I have yet to put out my phone number when applying for any job. Somehow
recruiters found my number from a few interviews I did from 10 years ago.

When ever it suits them, they still call.

Thanks to google voice I have a pretty good setup I don't have to respond

------
yareally
> If it says Javascript on my resume and you send me a job regarding Java, I’m
> not going to reply, and I might even mark it as spam.

I see that often from recruiters, but usually the other way around. They say
Java, but really mean JavaScript.

------
chrisbennet
There is an upside to getting occasional calls from recruiters at work - your
boss knows you're in demand. ;-)

------
banachtarski
The worst is when they attempt to recruit you for a job you're clearly
overqualified for.

------
madaxe
Don't work with recruiters, period. Why? From the hiring side of the table,
here's why.

1) they misrepresent you and lie. "Kevin has 10+ years of experience with Ruby
on Rails". I go "huh, Kevin's a lying shit. Bin."
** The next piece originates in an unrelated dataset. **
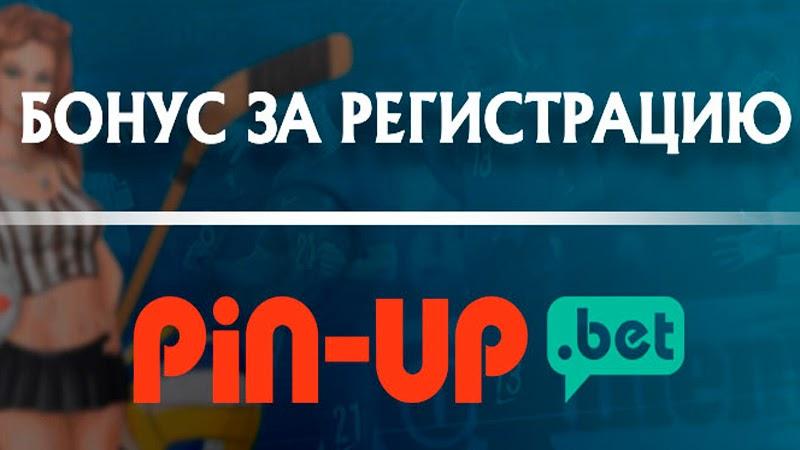Пин-Ап бонус за регистрацию
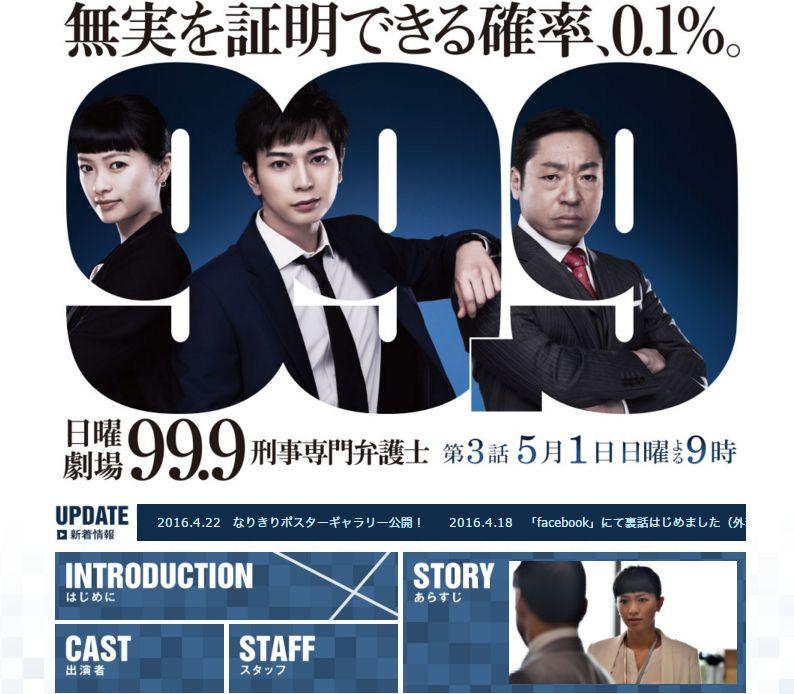 '日曜劇場99_9-刑事専門弁護士-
2) 40% of your goddamned salary finders fee?! Fuck that shit I'll find someone
else.

3) why would I be interested in employing you if you're not interested in us?
The fact that you've gone to a recruiter just says "I have no idea what I'm
doing or where I want to go, and I can't be bothered with research"

4) why would I hire someone that's already on myriad recruiter databases and
therefore likely to be poached by the same shyster that placed you?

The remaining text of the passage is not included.